Sunday, March 26, 2006

Agile / Traditional approach- Why not hybrid?

Let’s discuss what are your options if there are some constraints which are preventing you from using agile methodology or simply if your customer does not want to use Agile methodology.
Well, why not use hybrid of Agile and Water fall approach.
Tie your deliverables as required by your customers to water fall steps. Let’s look at the following steps
Requirements Gathering
Designing
Coding
Testing

Go ahead and create requirements and design document and submit it to your customer for sign off.
Take your coding and testing steps and see if you can use some of part of Agile methodology in these steps. Try doing following in 2-4 week iterations:
Create stories from your requirements document
Assign points to your stories
Prioritize your stories
Develop and unit test your stories
Perform automated acceptance tests and deploy

Deploying every 2 week gives your Business Analysts a chance to validate and verify your software. Any resulting issues can be fixed early and will be less expensive to fix. Deploying every 2-week gives your team a short goal which your team can try to achieve and once the team’s goal is achieved, the team will get a sense of achievement and hence this will boost team’s moral. The team will get confident each time an iteration is successful. Not only that, by deploying every 2 week you can measure the development velocity of your team and hence will have more insight in to when the whole software can be delivered. You can take necessary steps if you feel that by this development velocity delivery of the software will be delayed.
Another thing which I want to highlight here is that Agile is less document oriented. No big requirements document, no big design documents, just enough documentation which you feel is necessary. For example, some times we create very detailed design documents explaining how the screens will look, which database tables will be used, what will be the pseudo code , what will be the sql query etc.
Instead of going in so much detail why not a screen design and few words about its functionality. In fact I would prefer to draw the screens with my hand and update the screen when the developer has developed it. Believe me you would save a lot of time and probably be able to code your screen in the time you will be writing your detailed design document.
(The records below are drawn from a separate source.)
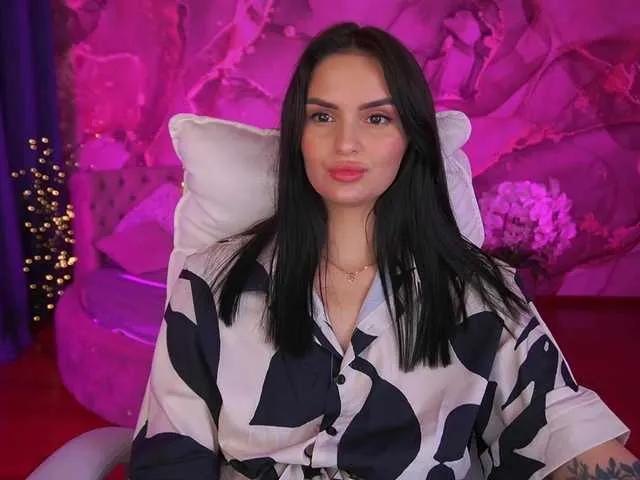 Milashaaaa —  I adore men who know how to be respectful yet confident. Compliments, humor, slow teasing, roleplay and deep eye contact always make me melt. I love when desire grows naturally and every second becomes hotter.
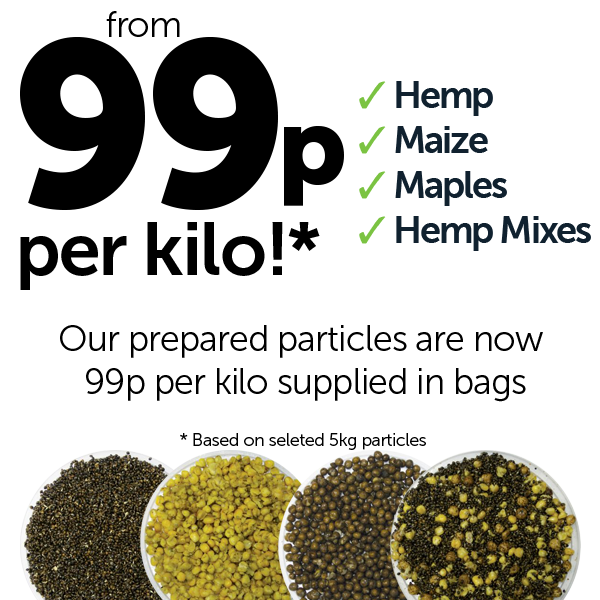 particle baits suppliers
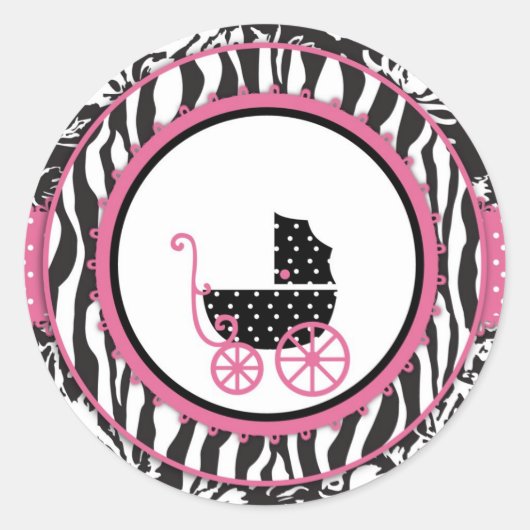 Boutique Chic Sticker 2_Hernandez (Voorkant)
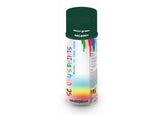 Bike Bicycles Respray Aerosol Spray Paint RAL6005 Moss green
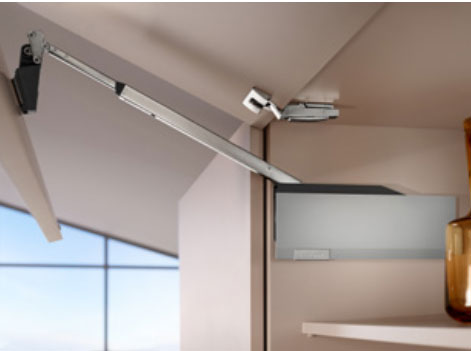 Tay nâng Blum AVENTOS HF 25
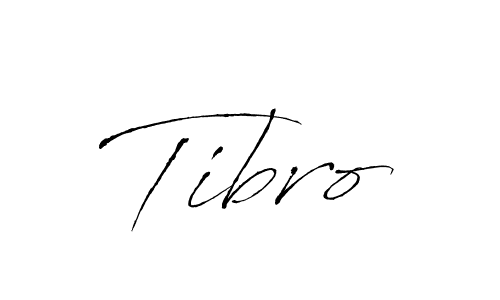 Make a beautiful signature design for name Tibro. Use this online signature maker to create a handwritten signature for free. Tibro signature style 6 images and pictures png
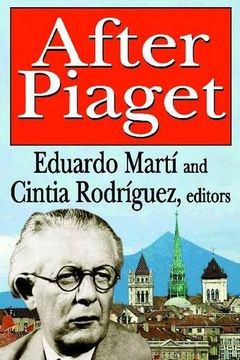 portada after piaget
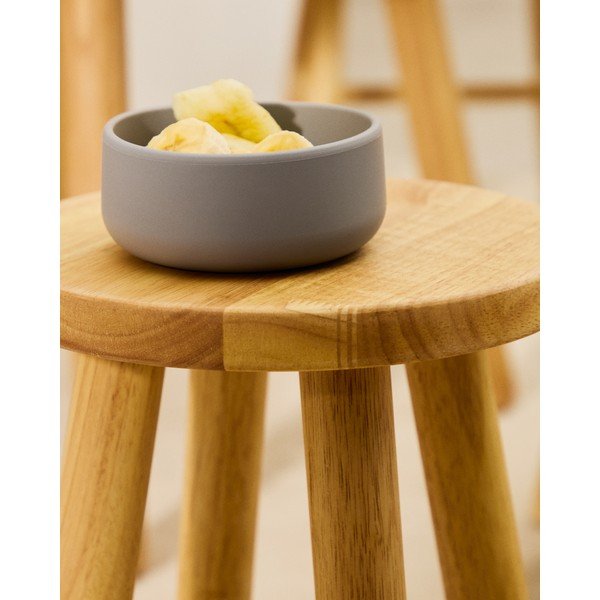 Silikonski otroški set posode 2 ks Lili – Kave Home-image-2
Another reason not to write design documents in so much detail is that no one can be 100% sure about the sql, the database tables and code logic and no one can guarantee that these won’t change. We must welcome change and if we don’t we will fall in our own trap where in the end we will realize that we are running out of time and then these very detailed design documents are left untouched and now suddenly your code and the supportive documents are not in sync. Otherwise also if we know the things will change then why write it. Let coding take its own course, let the development happen with bare minimum documents and in the end produce your documents from your code / software and not the other way around.
All of you who have looked in to RUP and if ever tried to produce those documents will probably realize the pain of doing so much documentation. Sometimes we forget our main goal. Our main goal is to produce working software and not lot of unnecessary documentation just to comply with a methodology. If just by writing few words can convey a software function then please do not write hundreds of lines just to convey the same function in detail. I have seen low level design documents with various sections inside those (For example, Screen Design, Description, Constraints , Database tables, Sql queries, interacting units.) Lets make it simple a screen design ( hand crafted) and just enough detail about its functionality.
Another thing if your customer is not requiring you to submit these low level documents then why make these so much great.

My suggestion lets make our life simple by making things simple, by reducing variables, by not over engineering anything , by being open minded and by welcoming the change. Let’s not make a methodology our religion (be it RUP or Agile or any other) and then keep believe in it for the rest of our life.